The role of vector DBs in retrieval-augmented generation (RAG)
To fully understand RAG and the pivotal role of vector DBs within it, we must first acknowledge the inherent constraints of LLMs, which paved the way for the advent of RAG techniques powered by vector DBs. This section sheds light on the specific LLM challenges that RAG aims to overcome and the importance of vector DBs.
First, the big question – Why?
In Chapter 1, we delved into the limitations of LLMs, which include the following:
- LLMs possess a fixed knowledge base determined by their training data; as of February 2024, ChatGPT’s knowledge is limited to information up until April 2023.
- LLMs can occasionally produce false narratives, spinning tales or facts that aren’t real.
- They lack personal memory, relying solely on the input context length. For example, take GPT4-32K; it can only process up to 32K tokens between prompts and completions (we’ll dive deeper into prompts, completions, and tokens in Chapter 5).
To counter these challenges, a promising avenue is enhancing LLM generation with retrieval components. These components can extract pertinent data from external knowledge bases—a process termed RAG, which we’ll explore further in this section.
So, what is RAG, and how does it help LLMs?
Retrieval–augmented generation (RAG) was first introduced in a paper titled Retrieval-Augmented Generation for Knowledge-Intensive NLP Tasks (https://arxiv.org/pdf/2005.11401. pdf) in November 2020 by Facebook AI Research (now Meta).

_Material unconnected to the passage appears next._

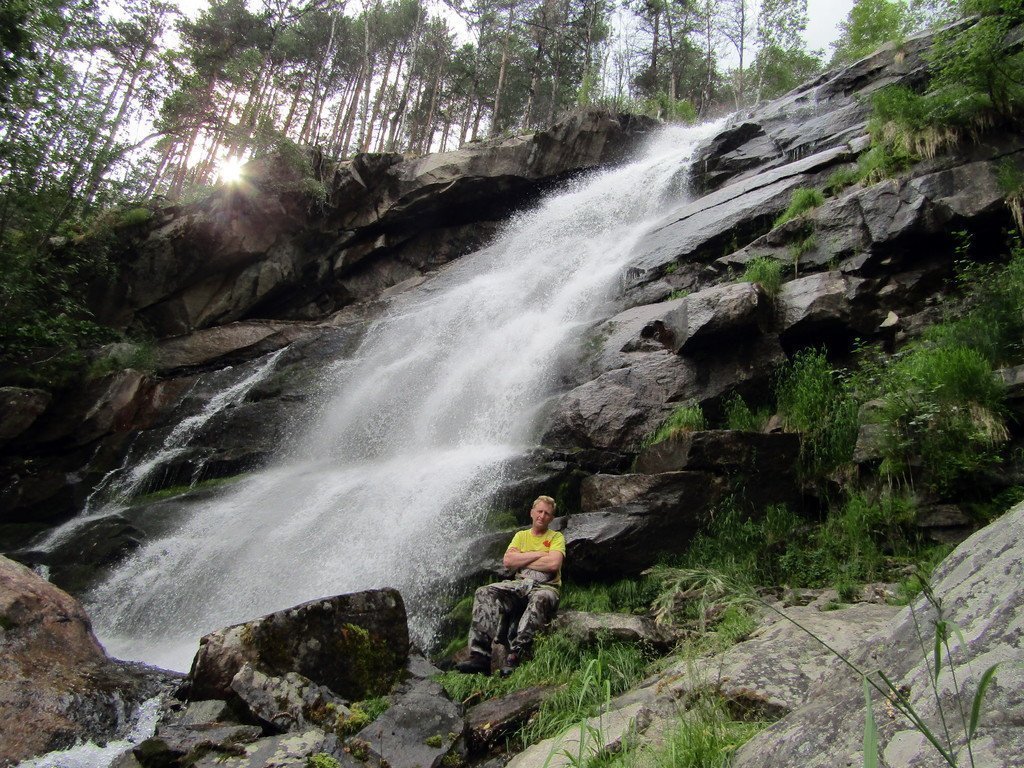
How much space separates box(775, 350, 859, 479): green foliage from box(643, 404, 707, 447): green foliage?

RAG is an approach that combines the generative capabilities of LLMs with retrieval mechanisms to extract relevant information from vast datasets. LLMs, such as the GPT variants, have the ability to generate human-like text based on patterns in their training data but lack the means to perform real-time external lookups or reference specific external knowledge bases post-training. RAG addresses this limitation by using a retrieval model to query a dataset and fetch relevant information, which then serves as the context for the generative model to produce a detailed and informed response. This also helps in grounding the LLM queries with relevant information that reduces the chances of hallucinations.
The critical role of vector DBs
A vector DB plays a crucial role in facilitating the efficient retrieval aspect of RAG. In this setup, each piece of information, such as text, video, or audio, in the dataset is represented as a highly dimensional vector and indexed in a vector DB. When a query from a user comes in, it’s also converted into a similar vector representation. The vector DB then rapidly searches for vectors (documents) in the dataset that are closest to the query vector, leveraging techniques such as ANN search. Then, it attaches the query with relevant content and sends it to the LLMs to generate a response. This ensures that the most relevant information is retrieved quickly and efficiently, providing a foundation for the generative model to build upon.